Give only the number of lines in the rows below that contain the string "from".

───── Input data

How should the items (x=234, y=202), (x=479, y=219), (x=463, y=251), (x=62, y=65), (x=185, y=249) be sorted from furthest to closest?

──────────
───── Input data

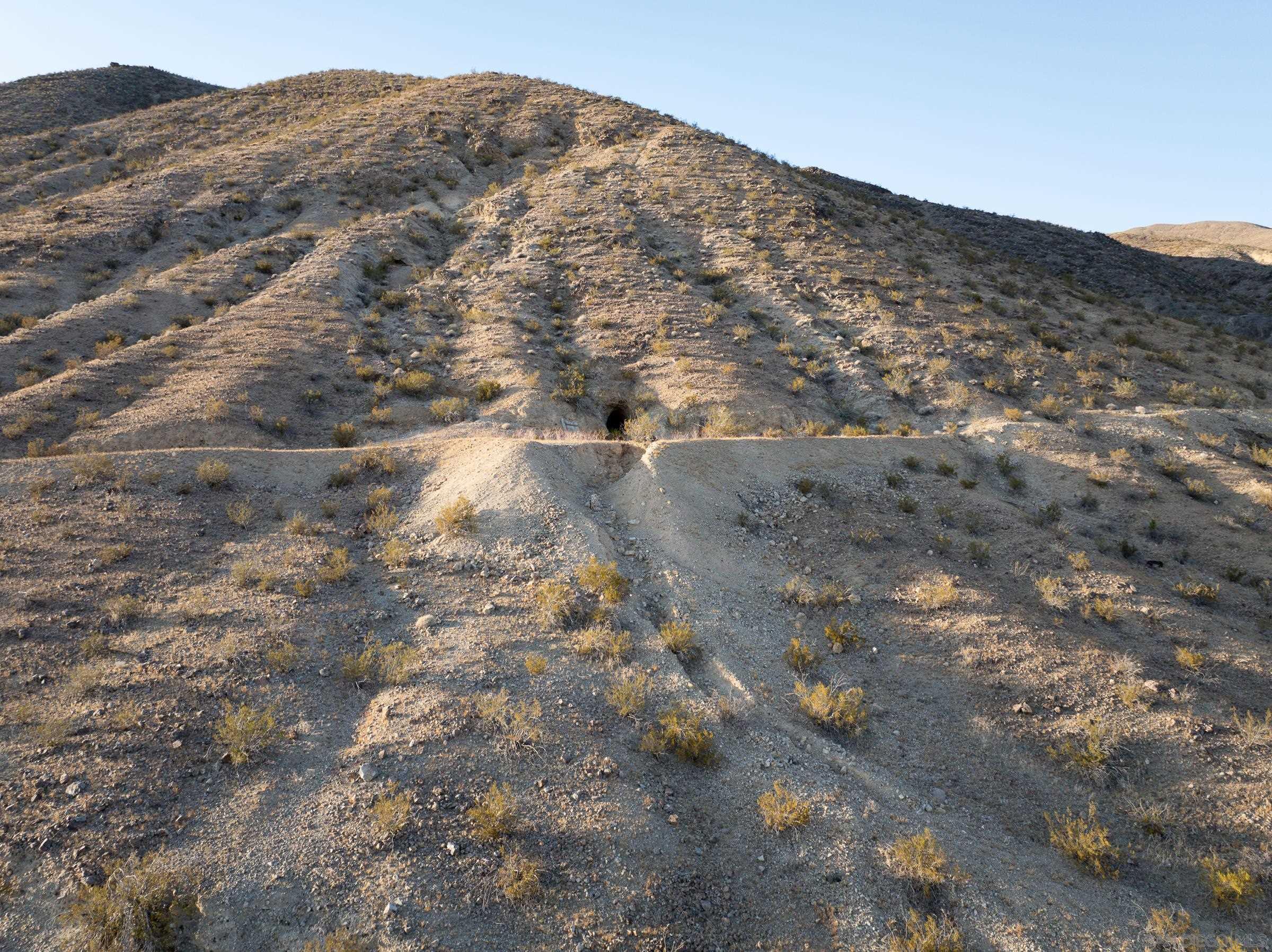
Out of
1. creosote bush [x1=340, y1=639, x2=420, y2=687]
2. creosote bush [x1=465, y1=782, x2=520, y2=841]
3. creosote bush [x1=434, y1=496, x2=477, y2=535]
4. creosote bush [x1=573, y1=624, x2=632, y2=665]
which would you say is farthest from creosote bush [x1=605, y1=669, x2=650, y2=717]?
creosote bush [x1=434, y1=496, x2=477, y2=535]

──────────

Reply to the task: 2